Nach dem Studium arbeitete Brüderlin zunächst als Wissenschaftliche Mitarbeiterin in dem interdisziplinären Sonderforschungsbereich "Kulturelle und Sprachliche Kontakte" der Universität Mainz. Anschließend arbeitete sie von 2007 bis 2009 als Sammlungs- und Kuratorische Assistentin am American Museum of Natural History in New York.

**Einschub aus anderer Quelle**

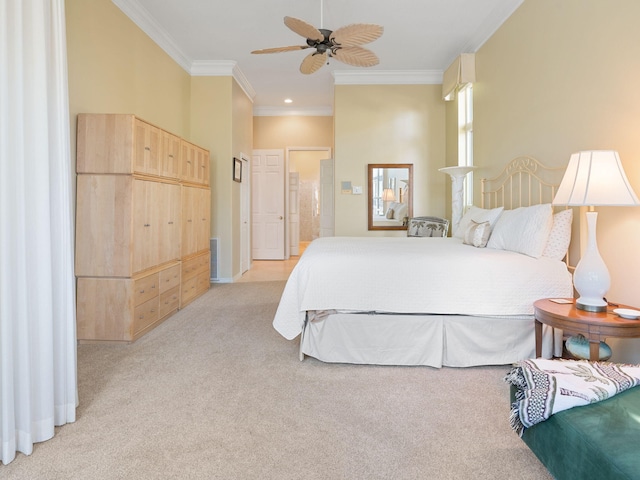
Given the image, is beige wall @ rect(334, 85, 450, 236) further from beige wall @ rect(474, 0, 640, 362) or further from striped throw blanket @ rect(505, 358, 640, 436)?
striped throw blanket @ rect(505, 358, 640, 436)

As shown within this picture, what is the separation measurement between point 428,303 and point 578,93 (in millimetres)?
1718

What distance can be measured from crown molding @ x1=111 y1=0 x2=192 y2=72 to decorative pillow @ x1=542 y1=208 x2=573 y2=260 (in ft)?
13.2

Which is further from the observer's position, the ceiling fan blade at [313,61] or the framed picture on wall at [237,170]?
the framed picture on wall at [237,170]

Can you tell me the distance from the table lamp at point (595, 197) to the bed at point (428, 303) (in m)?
0.38

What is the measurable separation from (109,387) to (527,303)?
8.32 ft

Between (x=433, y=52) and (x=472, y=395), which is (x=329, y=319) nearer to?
(x=472, y=395)

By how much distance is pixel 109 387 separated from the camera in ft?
7.32

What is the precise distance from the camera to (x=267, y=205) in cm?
771

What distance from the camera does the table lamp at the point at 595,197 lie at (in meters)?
1.95

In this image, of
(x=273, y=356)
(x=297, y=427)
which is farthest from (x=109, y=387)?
(x=297, y=427)

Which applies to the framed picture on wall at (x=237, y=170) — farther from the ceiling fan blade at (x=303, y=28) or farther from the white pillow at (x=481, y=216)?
the white pillow at (x=481, y=216)

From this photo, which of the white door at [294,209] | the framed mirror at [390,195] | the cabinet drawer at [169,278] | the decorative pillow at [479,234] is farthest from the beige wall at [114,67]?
the white door at [294,209]

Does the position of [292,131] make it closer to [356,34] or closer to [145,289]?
[356,34]

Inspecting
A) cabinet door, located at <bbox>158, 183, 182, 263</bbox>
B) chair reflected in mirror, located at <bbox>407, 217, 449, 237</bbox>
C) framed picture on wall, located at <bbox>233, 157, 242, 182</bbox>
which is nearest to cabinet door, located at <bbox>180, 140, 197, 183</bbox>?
cabinet door, located at <bbox>158, 183, 182, 263</bbox>
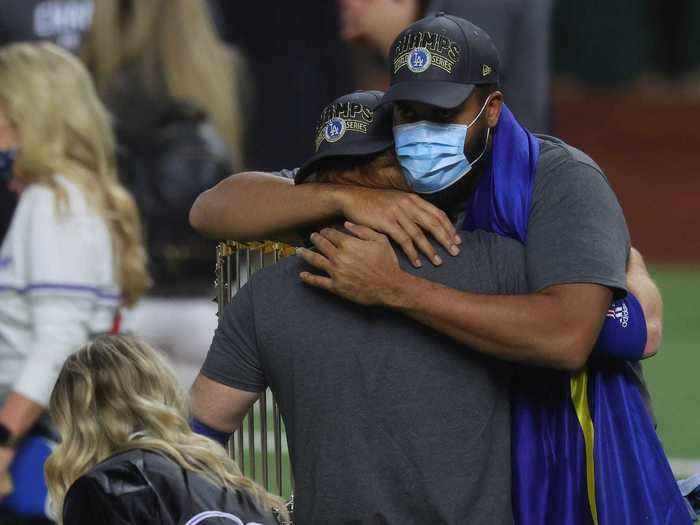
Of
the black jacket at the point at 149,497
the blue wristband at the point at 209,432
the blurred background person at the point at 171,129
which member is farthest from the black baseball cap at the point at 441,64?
the blurred background person at the point at 171,129

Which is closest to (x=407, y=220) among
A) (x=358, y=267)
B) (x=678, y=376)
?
(x=358, y=267)

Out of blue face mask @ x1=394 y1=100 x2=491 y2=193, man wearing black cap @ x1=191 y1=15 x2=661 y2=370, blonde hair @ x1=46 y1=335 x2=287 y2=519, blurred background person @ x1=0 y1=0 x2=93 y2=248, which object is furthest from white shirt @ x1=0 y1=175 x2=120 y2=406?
blurred background person @ x1=0 y1=0 x2=93 y2=248

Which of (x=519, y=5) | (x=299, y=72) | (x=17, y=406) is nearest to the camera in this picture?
(x=17, y=406)

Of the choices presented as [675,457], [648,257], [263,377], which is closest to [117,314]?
[263,377]

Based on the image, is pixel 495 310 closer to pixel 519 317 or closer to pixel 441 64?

Danach war sie Wissenschaftliche Mitarbeiterin im Verbundprojekt "Eine Geschichte - Zwei Perspektiven: Kulturspezifische Übersetzungsfunktionen des 'exotisch Fremden' am Beispiel der 'Terms of Trade' an der pazifischen Nordwestküste anhand der Sammlungen der Staatlichen Museen zu Berlin". Seither ist sie mit dem Berliner Museum gut vertraut.

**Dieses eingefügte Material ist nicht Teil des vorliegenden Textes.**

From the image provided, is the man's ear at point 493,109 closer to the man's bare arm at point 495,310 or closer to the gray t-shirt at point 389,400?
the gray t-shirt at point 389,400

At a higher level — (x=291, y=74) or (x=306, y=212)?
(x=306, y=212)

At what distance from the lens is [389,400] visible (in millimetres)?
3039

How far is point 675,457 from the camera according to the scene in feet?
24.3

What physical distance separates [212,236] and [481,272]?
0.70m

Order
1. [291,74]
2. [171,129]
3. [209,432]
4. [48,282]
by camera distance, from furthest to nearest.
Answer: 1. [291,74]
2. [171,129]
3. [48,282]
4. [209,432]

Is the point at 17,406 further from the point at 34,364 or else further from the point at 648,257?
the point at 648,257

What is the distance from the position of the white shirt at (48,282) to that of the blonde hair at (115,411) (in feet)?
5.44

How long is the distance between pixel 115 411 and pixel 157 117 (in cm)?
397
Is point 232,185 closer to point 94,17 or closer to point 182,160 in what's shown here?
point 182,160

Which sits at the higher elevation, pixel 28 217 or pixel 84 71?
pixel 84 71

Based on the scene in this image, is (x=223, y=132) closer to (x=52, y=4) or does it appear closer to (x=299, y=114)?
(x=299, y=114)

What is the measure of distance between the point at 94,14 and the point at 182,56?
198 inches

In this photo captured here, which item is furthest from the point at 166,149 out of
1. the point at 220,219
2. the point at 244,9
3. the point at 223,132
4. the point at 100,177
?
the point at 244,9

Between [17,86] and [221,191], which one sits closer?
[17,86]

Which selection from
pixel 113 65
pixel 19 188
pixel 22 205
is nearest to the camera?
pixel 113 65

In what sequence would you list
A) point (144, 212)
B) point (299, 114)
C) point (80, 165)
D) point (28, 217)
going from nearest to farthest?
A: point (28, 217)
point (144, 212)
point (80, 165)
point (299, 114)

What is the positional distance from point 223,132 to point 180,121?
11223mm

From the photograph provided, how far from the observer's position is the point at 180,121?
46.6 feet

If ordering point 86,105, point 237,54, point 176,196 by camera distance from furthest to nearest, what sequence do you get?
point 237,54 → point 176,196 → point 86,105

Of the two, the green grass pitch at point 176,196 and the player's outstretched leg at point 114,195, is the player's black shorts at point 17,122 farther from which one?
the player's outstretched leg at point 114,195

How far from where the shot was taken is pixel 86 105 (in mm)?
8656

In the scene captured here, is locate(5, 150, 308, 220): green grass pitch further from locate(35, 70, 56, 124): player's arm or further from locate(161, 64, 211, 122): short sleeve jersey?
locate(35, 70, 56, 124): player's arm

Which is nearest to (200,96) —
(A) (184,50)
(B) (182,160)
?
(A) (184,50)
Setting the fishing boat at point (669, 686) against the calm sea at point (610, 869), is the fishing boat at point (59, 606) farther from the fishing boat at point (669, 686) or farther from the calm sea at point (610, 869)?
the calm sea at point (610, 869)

Tina Brüderlin erklärt zu ihrer neuen Aufgabe: "Das Ethnologische Museum Berlin befindet sich in dynamischen und herausfordernden Prozessen. Die in ihm bewahrten Sammlungen gehören zu den bedeutendsten weltweit. Dieses bringt große Verantwortung mit sich. In der wissenschaftlichen Sammlungsaufarbeitung sowie in ihrer öffentlichen Vermittlung. Ich freue mich auf die Mitgestaltung einer zukunftsweisenden Weiterentwicklung des Hauses und auf das Potential der interdisziplinären Zusammenarbeit im Verbund der Stiftung Preußischer Kulturbesitz und seiner Partnerinstitutionen."